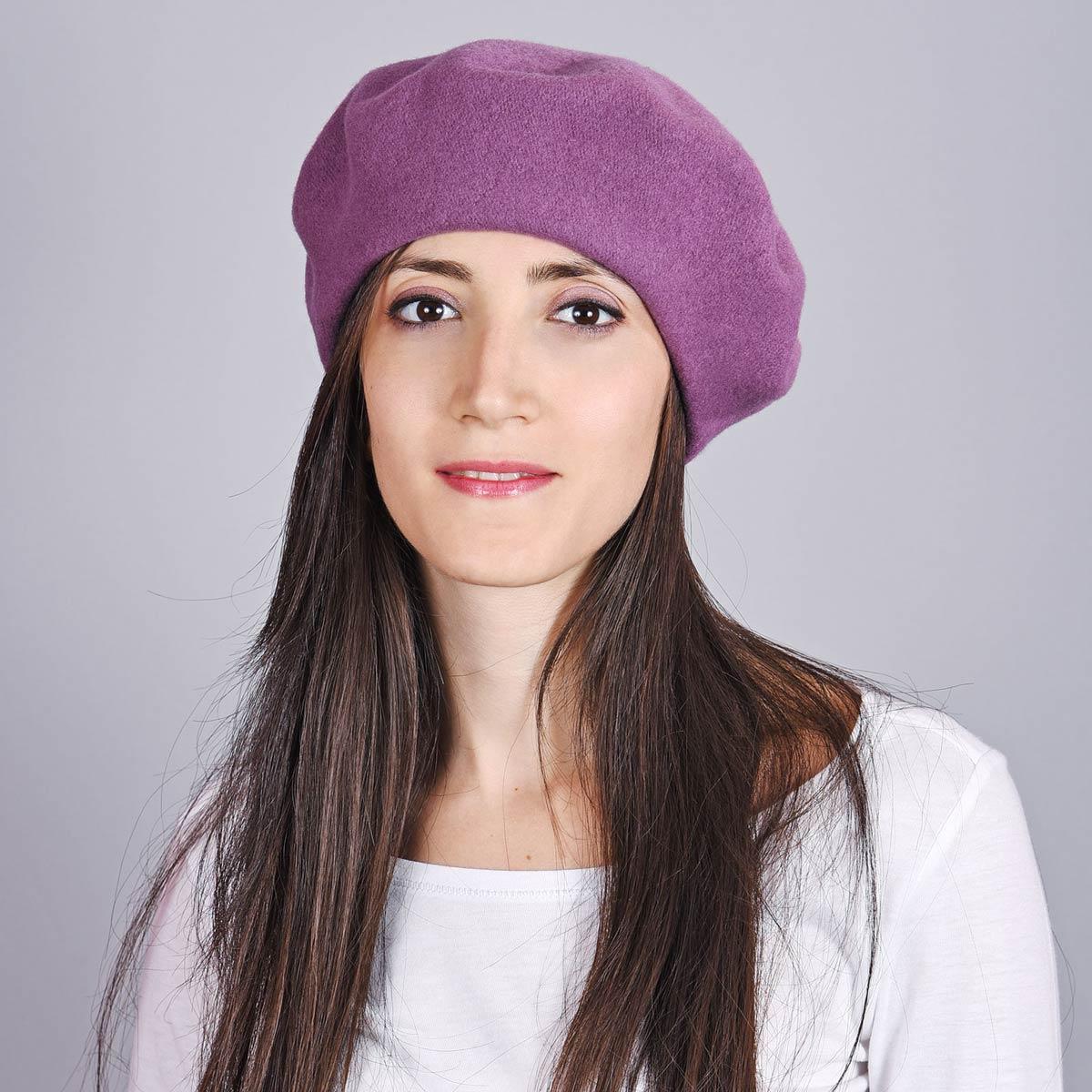 _Beret-laine-violet-lilas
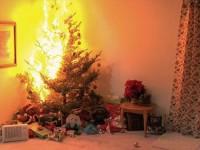 Un brad de Crăciun a luat foc la Satu Mare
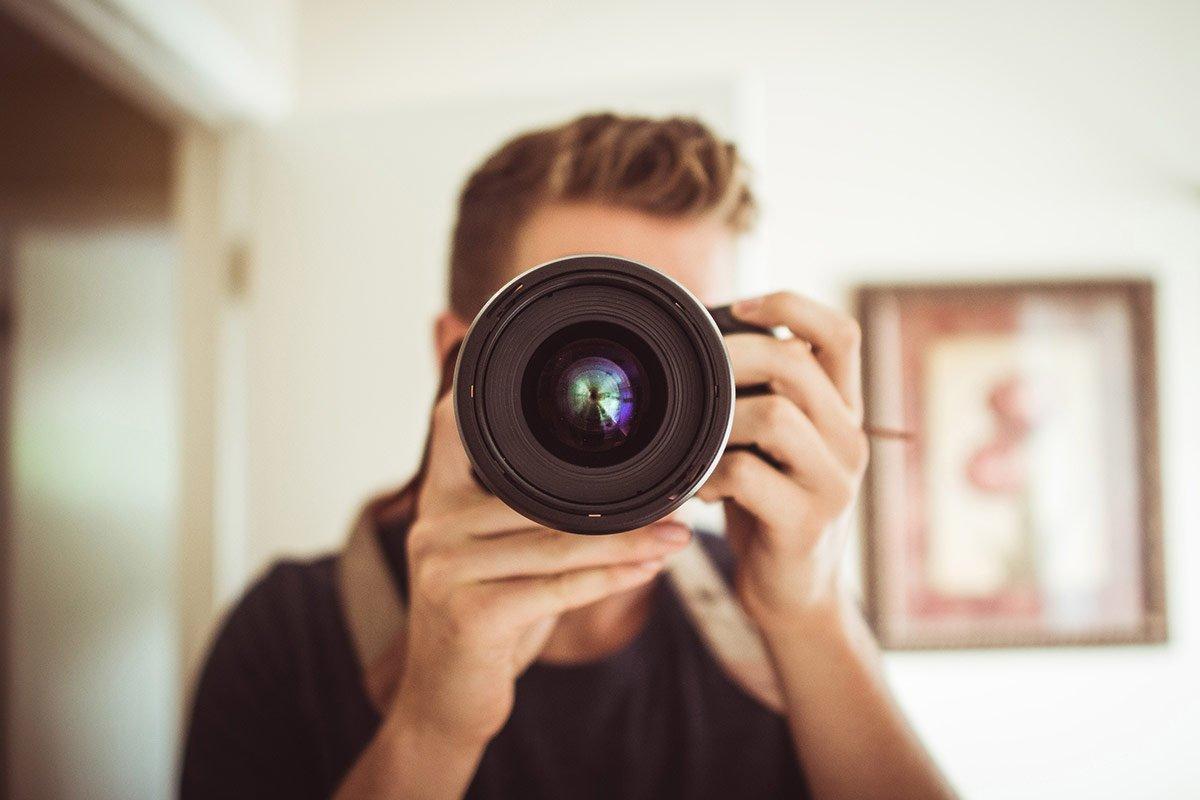 Como hacer buenas fotos para vender tu piso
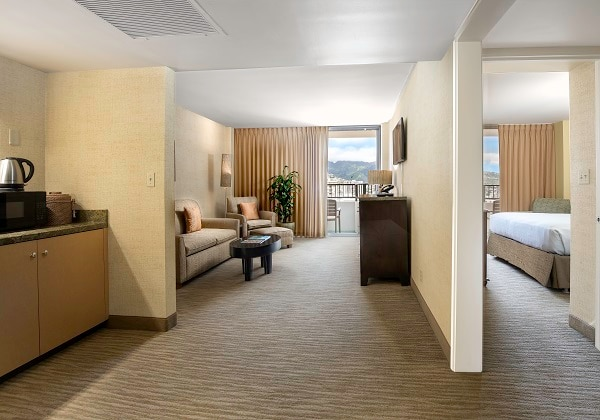 Mountain View Suite2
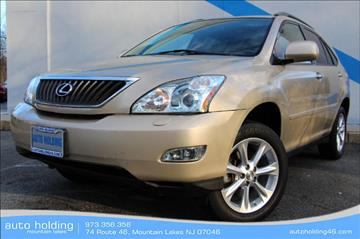 2009 Lexus RX 350 for sale in Mountain Lakes, NJ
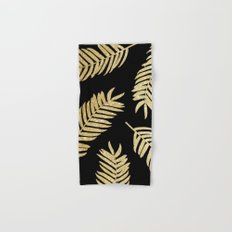 Gold Glitter Palms     Black Background Hand & Bath Towel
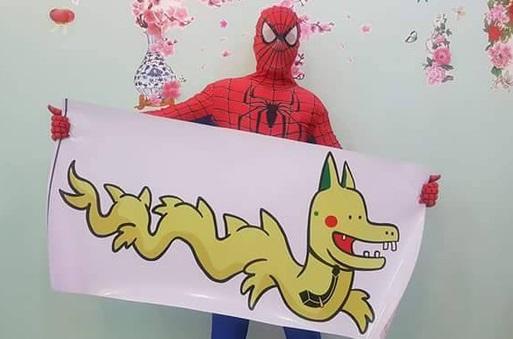 """Trào lưu sáng tạo với """"rồng Pikachu"""" tràn ngập khắp nơi"""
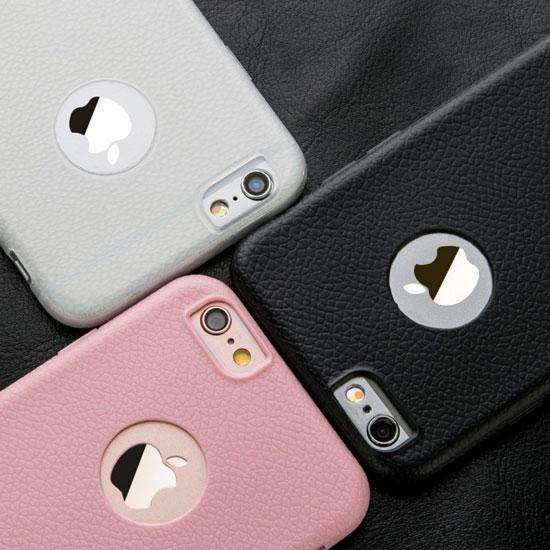 0.7mm Apple iPhone 6 6S 4.7吋觸感皮革保護殼防護軟殼手機背蓋手機殼外殼TPU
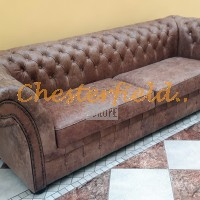 Chesterfield kanapé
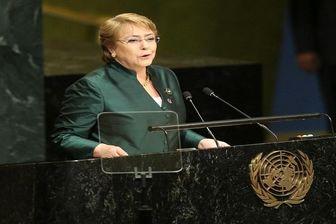 زنگ خطر برای لبنان به صدا درآمد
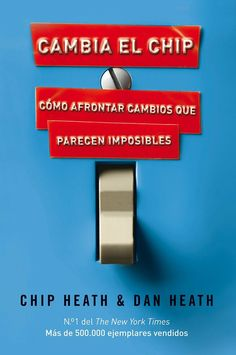 Marketing, Books, Once In A Lifetime, Leadership, Books To Read, Grow Taller, Faces, Libros, Book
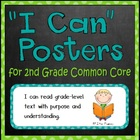 """I can"" Objective Posters for Common Core Standards (2nd Grade)"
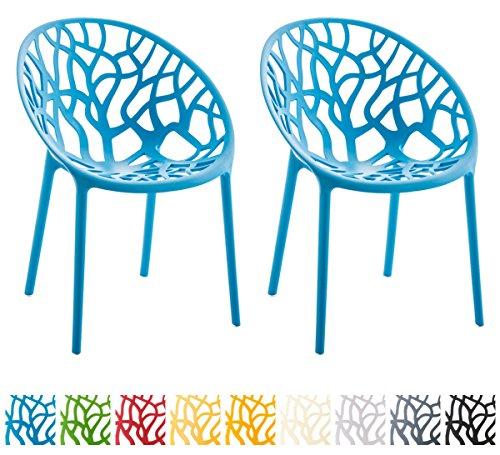 CLP 2er-Set Gartenstuhl Hope aus Kunststoff I 2X Wetterbeständiger Stapelstuhl mit Einer max. Belastbarkeit von: 150 kg I erhältlich Blau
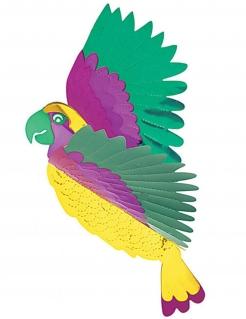 Papagei Hängedeko Party-Deko bunt 36x28cm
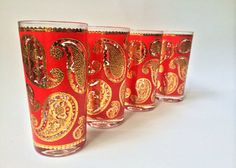 Rare Culver Paisley Glasses 4 by RetroAesthetic on Etsy #culver #midcentury #vintagebar
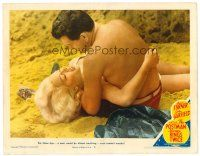 4y061 POSTMAN ALWAYS RINGS TWICE LC #8 '46 great censored too sexy image of Garfield & Lana Turner!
____________________
**Work request**
In the listing above, find the line with "lưu sáng tạo" and the line with "Papagei Hängedeko Party-Deko bunt 36x28cm". Set down both and every line between them, minus the pictures.

**Answer below**
 """Trào lưu sáng tạo với """"rồng Pikachu"""" tràn ngập khắp nơi"""
 0.7mm Apple iPhone 6 6S 4.7吋觸感皮革保護殼防護軟殼手機背蓋手機殼外殼TPU
 Chesterfield kanapé
 زنگ خطر برای لبنان به صدا درآمد
 Marketing, Books, Once In A Lifetime, Leadership, Books To Read, Grow Taller, Faces, Libros, Book
 """I can"" Objective Posters for Common Core Standards (2nd Grade)"
 CLP 2er-Set Gartenstuhl Hope aus Kunststoff I 2X Wetterbeständiger Stapelstuhl mit Einer max. Belastbarkeit von: 150 kg I erhältlich Blau
 Papagei Hängedeko Party-Deko bunt 36x28cm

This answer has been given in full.